The total reduction of Ireland being proposed soon afterwards, the earl was pitched upon as the only man by whom it could be accomplished. This was an artful contrivance of his enemies, who hoped to ruin him, by employing him in a desperate undertaking; nor were their expectations disappointed. He declined this fatal preferment as long as he could; but perceiving that he should have no quiet at home, he accepted it; and his commission as lord lieutenant passed the great seal on the 12th of March 1598. The earl met with nothing in Ireland but ill success and disasters; in the midst of which an army was suddenly raised in England, under the command of the Earl of Nottingham, by the suggestions of the earl's enemies, who insinuated that he meditated an invasion of his native country, rather than the reduction of the Irish rebels. This and other considerations induced him to quit his post and to come over to England, which he accordingly did without leave. On his arrival he burst into her majesty's bed-chamber as she was rising, and was received with a mixture of tenderness and severity; but she soon afterwards thought fit to deprive him of all his employments except that of master of the horse; and he was committed to the custody of the lord-keeper, with whom he continued six months. No sooner had he regained his liberty than he plunged into many extravagancies, to which he was instigated by knaves and fools, but perhaps more powerfully by his own passions.

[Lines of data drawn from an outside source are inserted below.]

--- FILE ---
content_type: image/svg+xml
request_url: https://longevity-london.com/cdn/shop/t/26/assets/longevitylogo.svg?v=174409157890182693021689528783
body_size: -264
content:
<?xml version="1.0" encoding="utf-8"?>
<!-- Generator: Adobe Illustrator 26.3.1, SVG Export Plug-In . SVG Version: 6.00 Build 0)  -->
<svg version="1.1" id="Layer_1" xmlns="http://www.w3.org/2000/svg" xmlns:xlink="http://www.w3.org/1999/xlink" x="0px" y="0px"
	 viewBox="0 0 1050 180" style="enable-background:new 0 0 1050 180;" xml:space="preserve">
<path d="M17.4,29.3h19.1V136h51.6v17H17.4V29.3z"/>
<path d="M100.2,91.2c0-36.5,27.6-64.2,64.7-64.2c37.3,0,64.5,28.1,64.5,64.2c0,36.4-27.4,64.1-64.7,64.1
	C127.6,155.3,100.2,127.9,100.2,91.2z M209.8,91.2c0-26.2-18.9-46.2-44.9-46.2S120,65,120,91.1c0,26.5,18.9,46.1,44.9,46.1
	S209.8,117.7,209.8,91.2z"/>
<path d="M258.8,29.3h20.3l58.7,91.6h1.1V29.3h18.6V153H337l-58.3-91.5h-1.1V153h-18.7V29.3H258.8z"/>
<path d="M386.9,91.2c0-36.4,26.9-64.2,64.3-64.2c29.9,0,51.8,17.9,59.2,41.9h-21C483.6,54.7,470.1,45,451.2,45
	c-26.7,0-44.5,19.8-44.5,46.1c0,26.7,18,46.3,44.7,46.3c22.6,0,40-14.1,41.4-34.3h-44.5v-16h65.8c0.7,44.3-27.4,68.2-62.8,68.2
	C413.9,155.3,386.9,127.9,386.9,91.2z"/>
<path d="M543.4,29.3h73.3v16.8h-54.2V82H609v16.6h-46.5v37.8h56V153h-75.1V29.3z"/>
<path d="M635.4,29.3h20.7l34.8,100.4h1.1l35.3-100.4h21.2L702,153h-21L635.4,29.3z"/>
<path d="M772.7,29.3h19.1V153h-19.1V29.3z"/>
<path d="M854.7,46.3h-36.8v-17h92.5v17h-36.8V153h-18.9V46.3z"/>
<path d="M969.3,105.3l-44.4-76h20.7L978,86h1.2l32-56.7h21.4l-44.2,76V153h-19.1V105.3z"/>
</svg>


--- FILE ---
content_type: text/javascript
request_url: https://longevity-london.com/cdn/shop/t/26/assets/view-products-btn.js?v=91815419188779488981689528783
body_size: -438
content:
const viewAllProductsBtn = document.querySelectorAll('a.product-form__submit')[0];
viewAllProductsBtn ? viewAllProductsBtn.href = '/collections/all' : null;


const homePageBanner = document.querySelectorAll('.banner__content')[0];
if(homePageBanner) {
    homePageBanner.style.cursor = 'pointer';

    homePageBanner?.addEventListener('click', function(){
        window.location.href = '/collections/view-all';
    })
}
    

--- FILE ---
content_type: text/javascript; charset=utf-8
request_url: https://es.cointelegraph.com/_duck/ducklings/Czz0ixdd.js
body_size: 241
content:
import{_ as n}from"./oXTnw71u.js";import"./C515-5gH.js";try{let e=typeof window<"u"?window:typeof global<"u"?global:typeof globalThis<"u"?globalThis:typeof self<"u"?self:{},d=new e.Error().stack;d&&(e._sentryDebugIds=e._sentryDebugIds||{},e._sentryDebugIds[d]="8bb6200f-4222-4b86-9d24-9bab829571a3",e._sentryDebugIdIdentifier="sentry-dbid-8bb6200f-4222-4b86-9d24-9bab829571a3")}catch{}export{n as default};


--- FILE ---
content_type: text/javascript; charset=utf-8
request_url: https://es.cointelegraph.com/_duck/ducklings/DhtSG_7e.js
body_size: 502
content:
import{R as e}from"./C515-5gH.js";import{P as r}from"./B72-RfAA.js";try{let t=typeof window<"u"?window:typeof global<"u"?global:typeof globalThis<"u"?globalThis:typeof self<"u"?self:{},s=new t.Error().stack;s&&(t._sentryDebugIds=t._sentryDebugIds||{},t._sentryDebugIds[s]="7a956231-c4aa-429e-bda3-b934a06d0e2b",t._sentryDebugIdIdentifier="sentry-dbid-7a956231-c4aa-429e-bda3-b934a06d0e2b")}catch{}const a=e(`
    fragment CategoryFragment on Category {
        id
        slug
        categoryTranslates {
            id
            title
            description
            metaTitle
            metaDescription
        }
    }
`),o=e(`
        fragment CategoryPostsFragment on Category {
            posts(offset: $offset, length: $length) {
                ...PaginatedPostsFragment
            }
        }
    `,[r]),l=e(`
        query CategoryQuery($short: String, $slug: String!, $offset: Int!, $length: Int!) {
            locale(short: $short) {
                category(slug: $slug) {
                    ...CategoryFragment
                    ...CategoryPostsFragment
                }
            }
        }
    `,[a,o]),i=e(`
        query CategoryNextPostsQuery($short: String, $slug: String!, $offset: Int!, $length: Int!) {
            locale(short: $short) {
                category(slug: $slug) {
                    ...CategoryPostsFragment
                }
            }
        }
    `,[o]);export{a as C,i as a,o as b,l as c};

He first determined to obtain an audience of the queen by force; he refused to attend the council when summoned; and when the queen sent the lord-keeper, the lord chief-justice, and two others, to know his grievances, he confined them, and then marched with his friends into the city, in expectation that the people would rise in his favour. But in this he was completely disappointed. He was at last besieged and taken in his house in Essex Street, and being committed to the Tower, he was tried by his peers, condemned, and executed. He was a polite scholar, and a generous friend to literature. The Earl of Essex died in the thirty-fourth year of his age, leaving by his lady one son and two daughters.